→ **EXERCISE BRIEF**: Though the entries contain pictures, the copy you make should hold only the rest, exactly as written.

→ **GIVEN DATA**:
<<<<

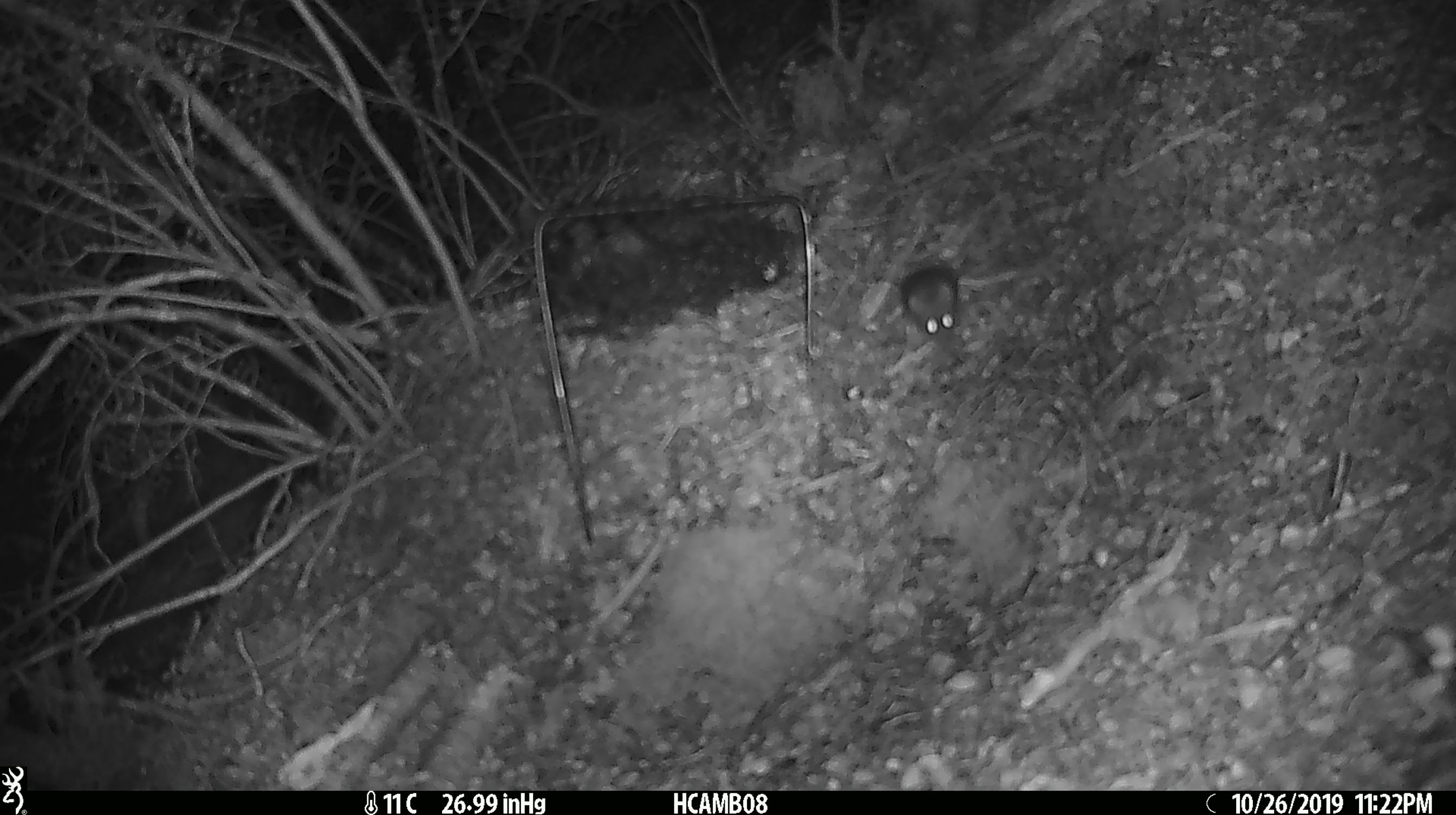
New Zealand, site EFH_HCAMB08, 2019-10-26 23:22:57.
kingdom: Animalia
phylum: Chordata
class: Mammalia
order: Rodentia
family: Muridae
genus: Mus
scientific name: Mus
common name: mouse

>>>>

→ **ANSWER SPACE**:
New Zealand, site EFH_HCAMB08, 2019-10-26 23:22:57.
kingdom: Animalia
phylum: Chordata
class: Mammalia
order: Rodentia
family: Muridae
genus: Mus
scientific name: Mus
common name: mouse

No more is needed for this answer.